Check your understanding
• A. Repeat the passage of the ramfs lease thread from "On Tue, Apr 29, 2008 at 07:21:02PM" up to and including "similar bug before.".
• B. Carry on the mailing-list discussion about ramfs dentry counts and file leases, starting right after its final sentence.

Text section Start Marker

On Tue, Apr 29, 2008 at 07:21:02PM -0400, david m. richter wrote:
> On Tue, 29 Apr 2008, J. Bruce Fields wrote:
> 
> > On Tue, Apr 29, 2008 at 01:54:54PM -0700, Andrew Morton wrote:
> > > On Tue, 29 Apr 2008 11:42:48 +0800
> > > "Bryan Wu" <cooloney@kernel.org> wrote:
> > > 
> > > > Hi folk,
> > > > 
> > > > This days I am digging into this LTP bug reported on our Blackfin test
> > > > machine, but I think it is general for other system.
> > > > https://blackfin.uclinux.org/gf/project/uclinux-dist/tracker/?action=TrackerItemEdit&tracker_id=141&tracker_item_id=3743
> > > > 
> > > > And I also found Kumar Gala reported this similar bug before.
> > > > http://lkml.org/lkml/2007/11/14/388
> > > > 
> > > > 1, when opening and creating a new on ramfs/tmpfs, the dentry->d_count
> > > > will be added one as below:
> > > > --
> > > > ramfs_mknod(struct inode *dir, struct dentry *dentry, int mode, dev_t dev)
> > > > {
> > > > |_______struct inode * inode = ramfs_get_inode(dir->i_sb, mode, dev);
> > > > |_______int error = -ENOSPC;
> > > > 
> > > > |_______if (inode) {
> > > > |_______|_______if (dir->i_mode & S_ISGID) {
> > > > |_______|_______|_______inode->i_gid = dir->i_gid;
> > > > |_______|_______|_______if (S_ISDIR(mode))
> > > > |_______|_______|_______|_______inode->i_mode |= S_ISGID;
> > > > |_______|_______}
> > > > |_______|_______d_instantiate(dentry, inode);
> > > > |_______|_______dget(dentry);|__/* Extra count - pin the dentry in core */
> > > > |_______|_______error = 0;
> > > > |_______|_______dir->i_mtime = dir->i_ctime = CURRENT_TIME;
> > > > |_______}
> > > > |_______return error;
> > > > }
> > > > --
> > > > The dget(dentry) call introduces an extra count, why?
> > > > it is the same in tmpfs.
> > > 
> > > Because those dentries have no backing store.  Their sole existance is in
> > > the dentry cache which is normally reclaimable.  But we can't reclaim these
> > > dentries because there is nowhere from where they can be reestablished.
> > > 
> > > > 2, when calling  fcntl(fd, F_SETLEASE,F_WRLCK), it will return -EAGAIN
> > > > --
> > > > |_______if ((arg == F_WRLCK)
> > > > |_______    && ((atomic_read(&dentry->d_count) > 1)
> > > > |_______|_______|| (atomic_read(&inode->i_count) > 1)))
> > > > |_______|_______goto out;
> > > > --
> > > 
> > > Sucky heuristic.
> > 
> > Yes.
> > 
> > > 
> > > > because the dentry->d_count will be 2 not 1. I tested ext2 on Blackfin, it is 1.
> > > > 
> > > > 3, so I guess maybe the dget(dentry) of ramfs_mknod is useless. But
> > > > after remove this dget(),
> > > > the ramfs can not be mounted as rootfs at all.
> > > 
> > > Interesting.  Presumably it got reclaimed synchronously somehow.
> > > 
> > > > Is the bug in generic_setlease() or in the ramfs/tmpfs inode create function?
> > > > 
> > > > Of course, simply remove the test '((atomic_read(&dentry->d_count) >
> > > > 1)' can workaround this issue.

Text section End Marker
Data Start Marker

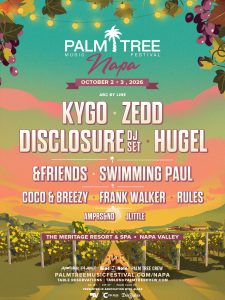 Palm Tree Music Festival Napa 2026 lineup poster featuring Kygo, Zedd, Disclosure DJ Set, Hugel and additional artists at The Meritage Resort and Spa in Napa Valley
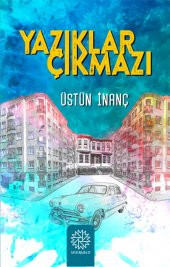 YAZIKLAR ÇIKMAZI - 1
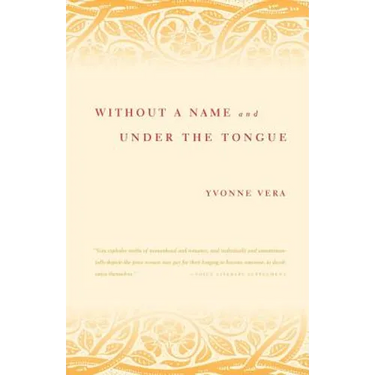 Without a Name and Under the Tongue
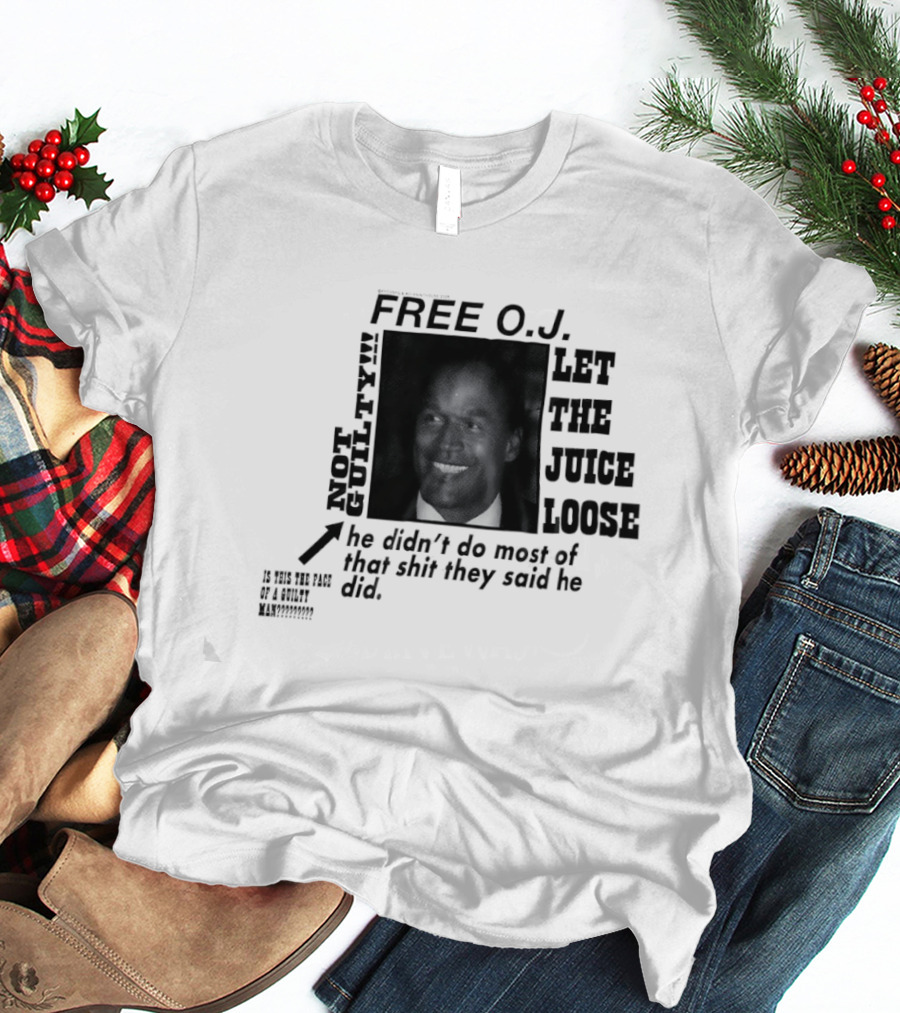 Free O.j. Let The Juice Loose Not Guilty T-Shirt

Data End Marker

Answers below
• A.
On Tue, Apr 29, 2008 at 07:21:02PM -0400, david m. richter wrote:
> On Tue, 29 Apr 2008, J. Bruce Fields wrote:
> 
> > On Tue, Apr 29, 2008 at 01:54:54PM -0700, Andrew Morton wrote:
> > > On Tue, 29 Apr 2008 11:42:48 +0800
> > > "Bryan Wu" <cooloney@kernel.org> wrote:
> > > 
> > > > Hi folk,
> > > > 
> > > > This days I am digging into this LTP bug reported on our Blackfin test
> > > > machine, but I think it is general for other system.
> > > > https://blackfin.uclinux.org/gf/project/uclinux-dist/tracker/?action=TrackerItemEdit&tracker_id=141&tracker_item_id=3743
> > > > 
> > > > And I also found Kumar Gala reported this similar bug before.

• B.
> > > 
> > > I guess we should make the generic_setlease() heuristic smarter.
> > > 
> > > Of course the _reason_ for that heuristic is uncommented and lost in time. 
> > > And one wonders what locking prevents it from being totally racy, and if
> > > "none", what happens when the race hits.  Sigh.
> 
> 	i'm not sure which particular kernel version we're talking about, 
> but i think the intent was to rely on the BKL.  i noticed a couple cases 
> where this didn't actually hold -- e.g., bruce has a patch queued to move 
> the kmalloc in generic_setlease() so that it precedes the 
> d_count/i_writecount checks and covers the race he mentions below.  an 
> earlier patch closed a similar thing with get_write_access() when handling 
> a truncate, etc.
> 
> 	fyi (well, not you, bruce): relatedly, i have a set of patches to 
> introduce per-inode lease enabling/disabling (so we can fully implement 
> NFSv4.0 file delegations and v4.1 directory delegations) which expand the 
> cases where leases are broken (e.g. unlink) and which make it somewhat 
> more explicit when it's safe to lease/break.  perhaps the next merge 
> window for the first set of them.
> 
> 
> > Yes, I think the race is:
> > 
> > 	1. generic_setlease(., F_WRLCK, .) checks d_count and i_count,
> > 	   both are 1.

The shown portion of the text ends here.